Posted September 26, 2013
A controversial legislative rider, which allows farmers to keep growing a genetically modified (GM) crop while being challenged in court, will expire on September 30 and will not be part of the U.S. Senate’s Continuing Resolution (CR), according to a Politico article available here.
The CR approved by the House last week extended the rider, but according to Senator Mark Pryor (D-AR), the “provision will be gone” in the Senate’s CR.
The rider included in the House CR, available here, contained “strong” language, directing the Secretary of Agriculture, Tom Vilsack, about how he should respond to future court cases involving GM seeds. The provision reads, "the Secretary of Agriculture shall, not withstanding any other provision of law, upon request by a farmer … immediately grant temporary permit(s) or temporary deregulation.” While Vilsack has championed the biotech industry, he was uncomfortable with what he saw as an effort to “pre-empt judicial review.”
Senator Jeff Merkley (D-OR) led an online petition to oppose the extension and worked with legislative leaders to ensure that the rider would expire, according to a Huffington Post article, available here.
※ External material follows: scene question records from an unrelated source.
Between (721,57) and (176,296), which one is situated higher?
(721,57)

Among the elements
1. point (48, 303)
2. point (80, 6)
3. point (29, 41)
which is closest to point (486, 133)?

Sen. Merkley said, “This is a victory for all those who think special interests shouldn’t get special deals. This secret rider, which was slipped into a must-pass spending bill earlier this year, instructed the Secretary of Agriculture to allow GMO crops to be cultivated and sold even when our courts had found they posed a potential risk to farmers of nearby crops, the environment, and human health.”